Abstract

China has achieved food security in the last three decades through massive use of fertilizers, pesticides, and irrigation water, resulting in negative environmental impacts to the cultivated land use system (CLUS). Hence, it is urgent to assess the green development level of cultivated land (GDL-CL). The objective of this study was to develop a new multi-dimensional framework considering environmental impacts to assess GDL-CL based on “elements – processes – dimensions – goals – drivers” according to the interaction between the soil-water-plant-atmosphere system (SWPAS) and CLUS. The entropy weight method, spatial autocorrelation analysis, and the Geodetector method were applied to provincial data in China from 1990 to 2018 to determine the spatiotemporal evolution, correlation, and quantitative attributes, respectively, of GDL-CL. The results indicated that the changing agricultural input-output farming patterns in China during 1990–2018 followed U-shaped trend in GDL-CL that reached an inflection point in 1998. In addition, GDL-CL differed significantly between the eastern and western regions in China, with the eastern areas showing an obviously high-high agglomeration and the western areas showing an apparently low-low agglomeration.
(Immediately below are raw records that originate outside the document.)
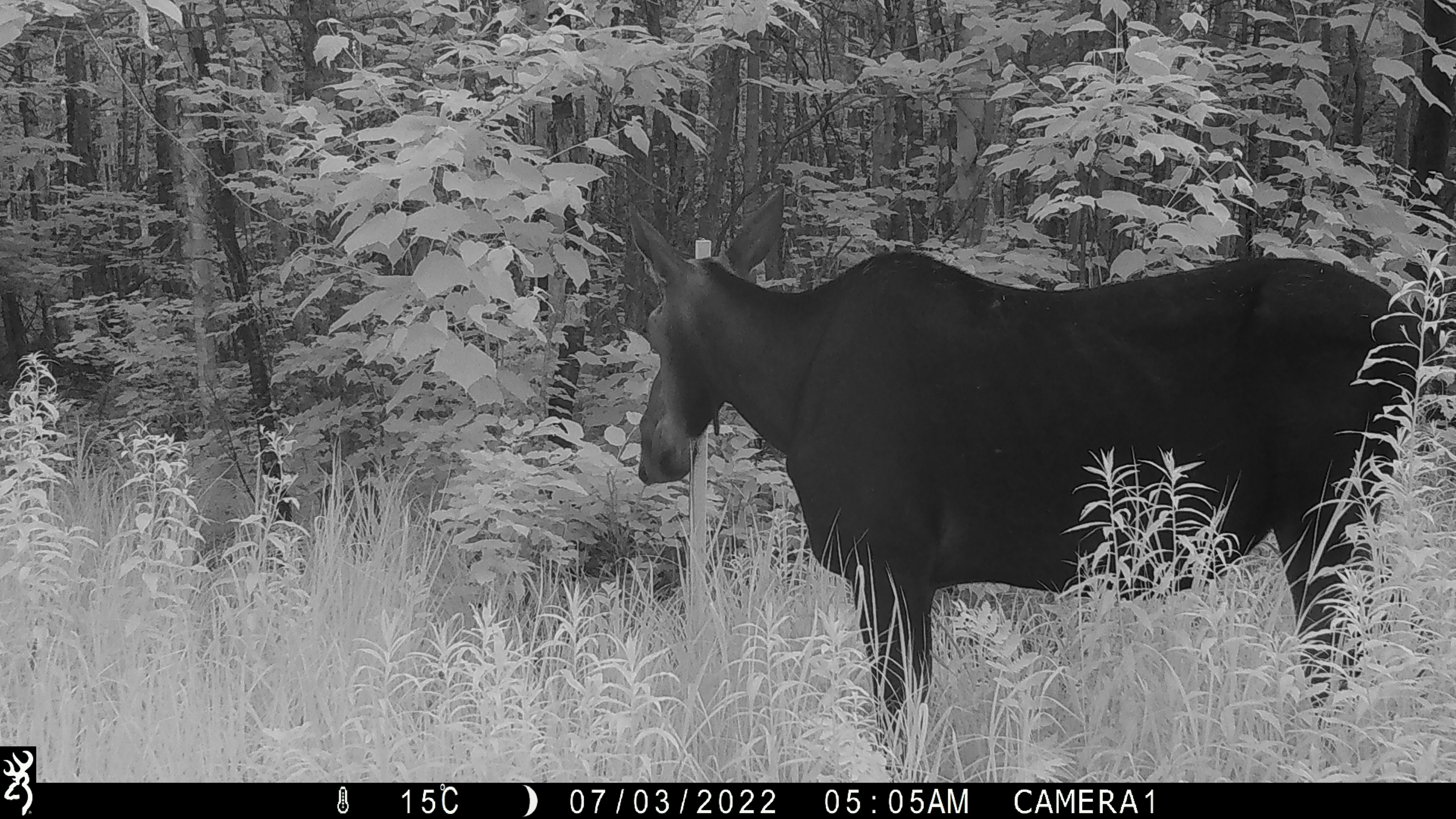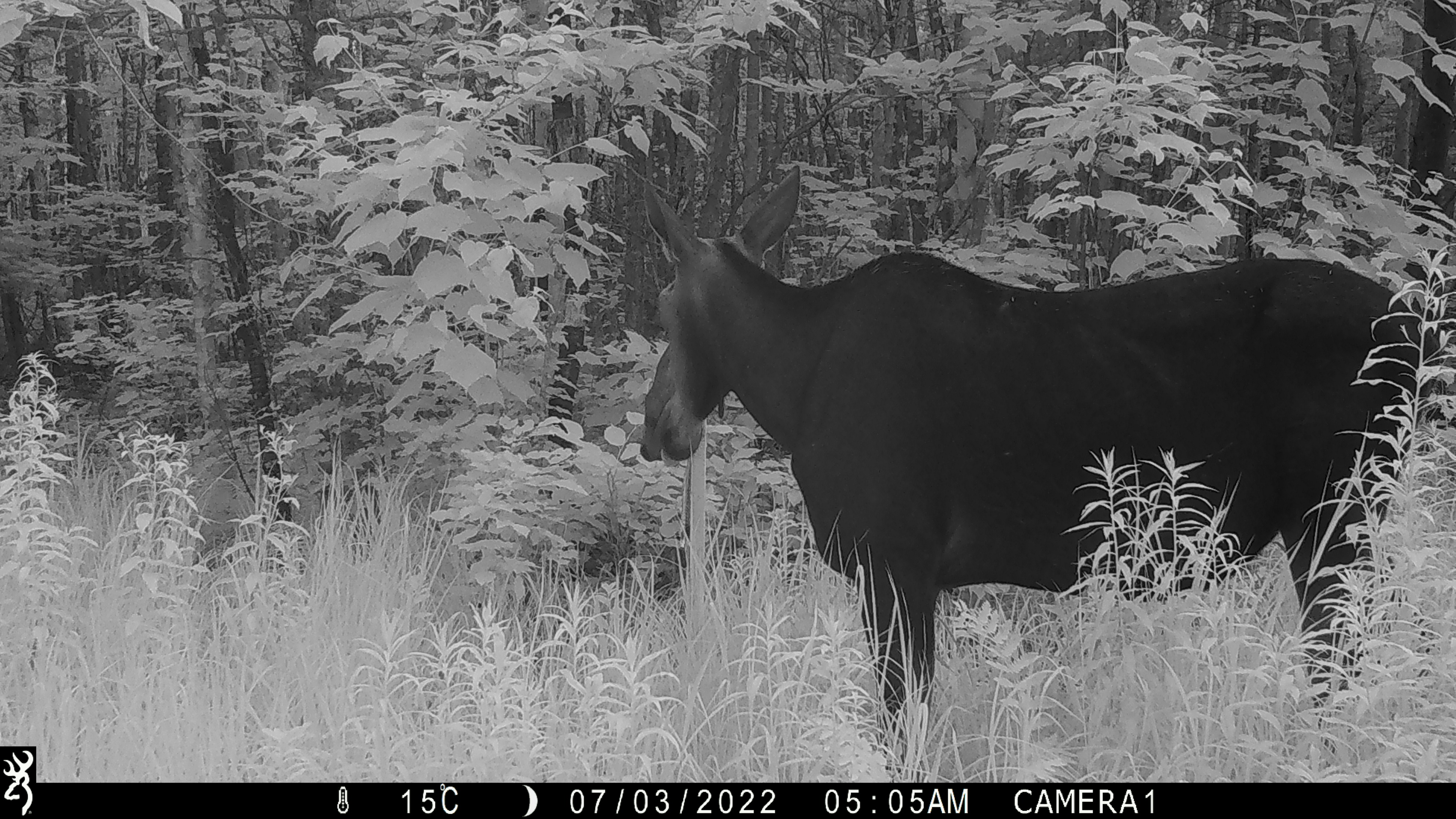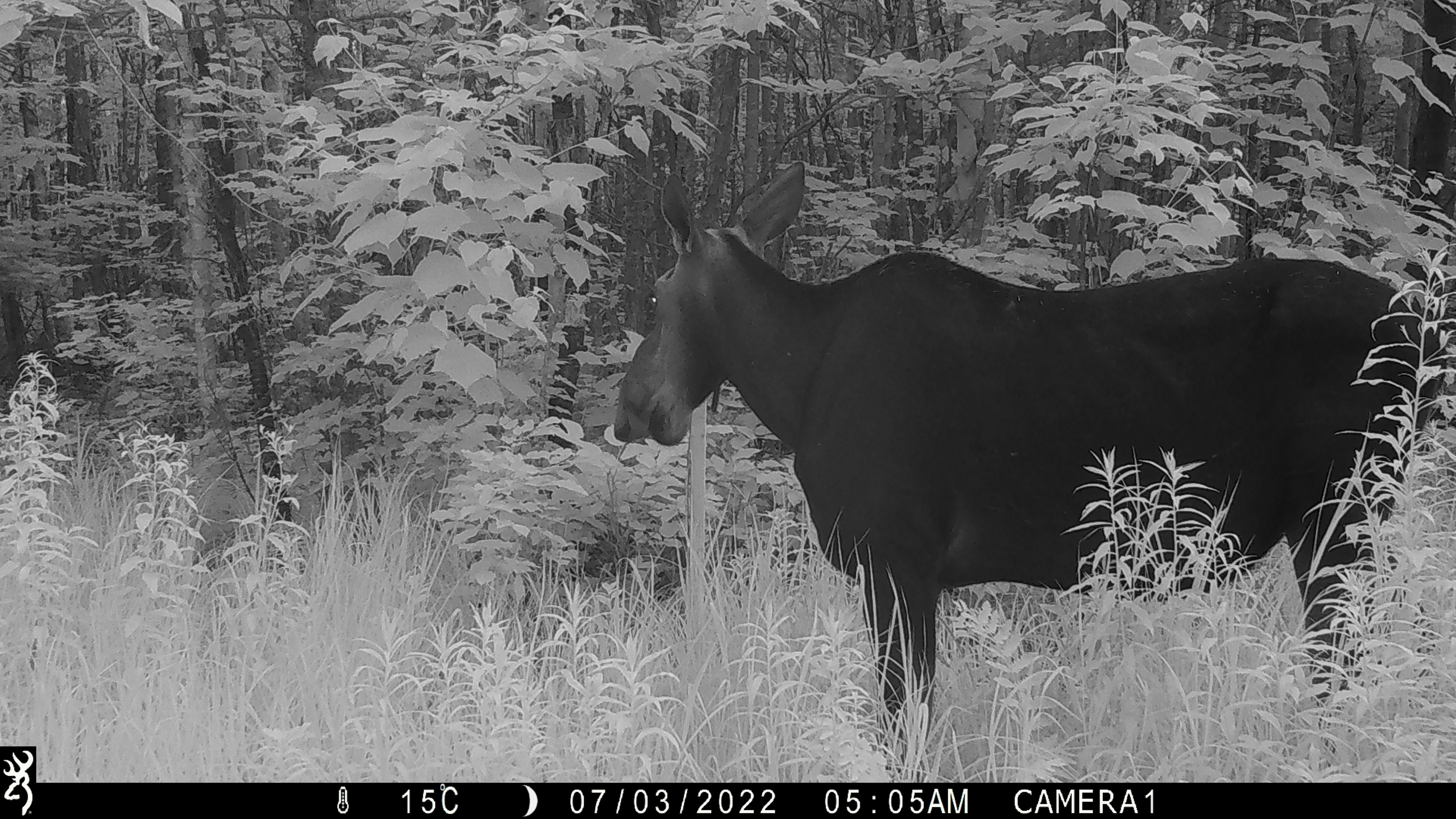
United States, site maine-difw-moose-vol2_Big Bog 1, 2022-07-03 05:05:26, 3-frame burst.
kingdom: Animalia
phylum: Chordata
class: Mammalia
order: Artiodactyla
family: Cervidae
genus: Alces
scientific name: Alces alces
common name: moose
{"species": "moose (Alces alces)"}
The reason behind this phenomenon is that climate and socio-economic factors such as temperature, precipitation, sunshine, assets, markets, education, employment, and policies profoundly and extensively influenced GDL-CL in different regions during 1990–2018. However, the contribution of climate factors to GDL-CL overtook the socio-economic factors in 2010–2018. Therefore, this study suggests that priority should be given to optimizing production modes of cultivation, coordinating regional GDL-CL contradictions, and warning of climate change to sustainably manage cultivated land.